Nothing puts a dent in mindlessly scrolling on TikTok than finding the crème de le crème of Satoru Gojo edits and hearing “Spinning Monkeys” by Kevin MacLeod instead of “Daddy’s Home” by Usher. The latter song was officially removed by TikTok due to production association with music company, Universal Music Group (UMG), and these relations have resulted in many edits, posts, and artist song endorsements being silenced or replaced with copyright-free music. When the sound is removed from videos, it stamps down viewing numbers since they are not on the For You Page (FYP) circulation anymore. This leads to difficulty in trying to qualify videos for the TikTok Creator Fund, which many artists, content creators, and small businesses rely on for social media revenue. 
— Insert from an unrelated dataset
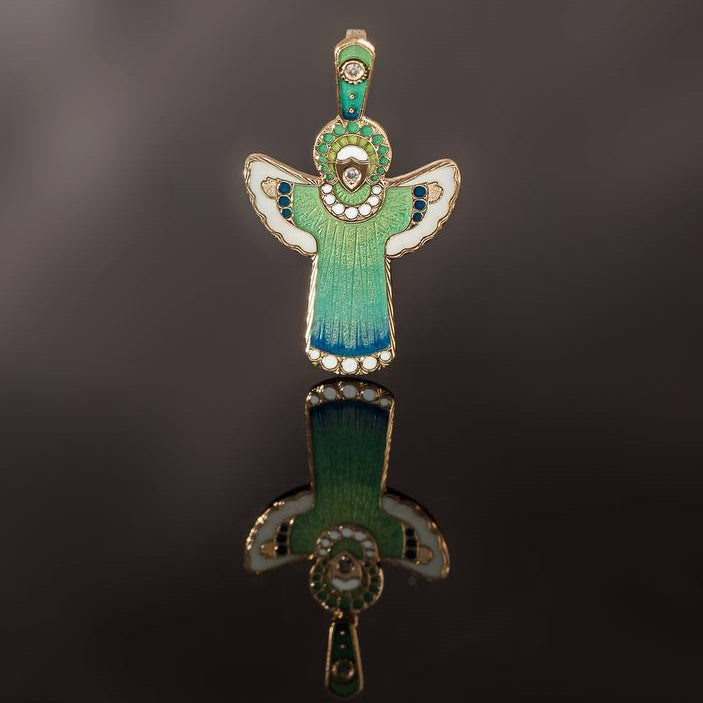 Green angel pendant on a reflective black surface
UMG is the largest of three major music conglomerates that control the global music industry, and began a public feud with TikTok nearing the ending of a licensing contract between the two in January 2024, claiming “unfair payout to artists” and “AI-generated music”. However, UMG is a subsidiary of Disney and has made similar political statements aligned with company values, especially regarding silencing specific content on TikTok. Disney has been behind movements to ban TikTok from the United States altogether for not restricting platform content. So one can wonder if the spontaneous silencing of music on a global music-based content app goes deeper than claimed contracting issues. 
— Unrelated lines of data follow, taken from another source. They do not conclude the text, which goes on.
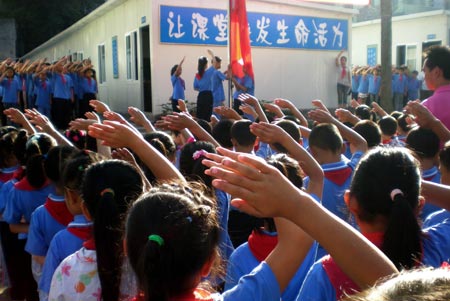 Pupils salute during the national flag raising ceremony for the begining of a new term at the Xingxian Elemantary School in the Yucheng District of Ya&apos;an City in the quake-hit Sichuan Province, southwest China, Sept. 1, 2008. Middle schools and primary schools started the new semester in China on Monday. (Xinhua/Chen Xie)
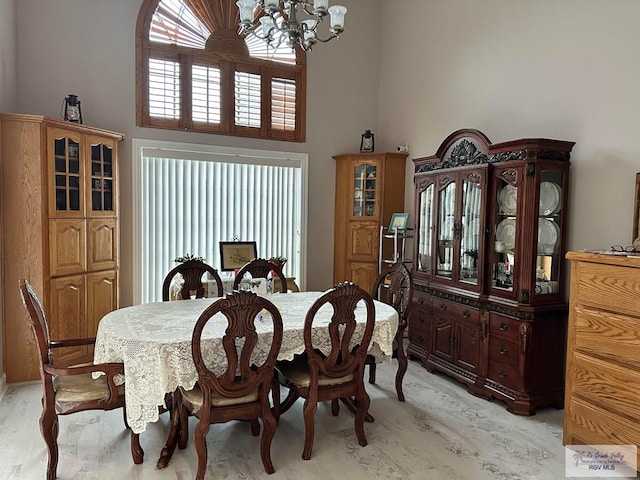 dining space featuring a high ceiling and a chandelier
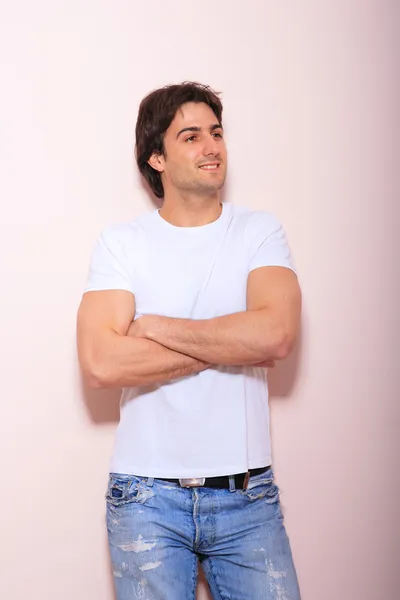Young man against pink background — Stock Photo, Image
On the other hand, AI-generated music poses a real threat to the artistry market by allowing companies to not provide fair compensation to independent emerging artists by having free alternatives. Yet artists have spoken out against UMG for unfair compensation, and sources say that smaller indie artists would suffer immensely if UMG were to win the negotiation battle. UMG makes an average of $10 million a year from TikTok counting for just 1 percent of revenue, yet the average salary under contract is $54,000. That’s substantially below the national average already, so why are they choosing to renegotiate with TikTok now especially when many small artists like Conan Gray, Olivia Rodrigo, and PeachPRC became stars from TikTok and made money without a record company? Additionally, artists who write songs for other artists like Beyoncé, Harry Styles, and SZA have had their work silenced for any credit received. The royalty model UMG is negotiating for would boost already popular artists with annual pay raises, unlike the TikTok algorithm that shows more popular content on new FYP and customized usually more underground content for curated FYP. More bizarrely, UMG is continuing to require artist self-promotion on TikTok even if the sound will be removed for being owned by UMG. Is this an AI-generated issue, corporate greed, or a more convoluted political issue?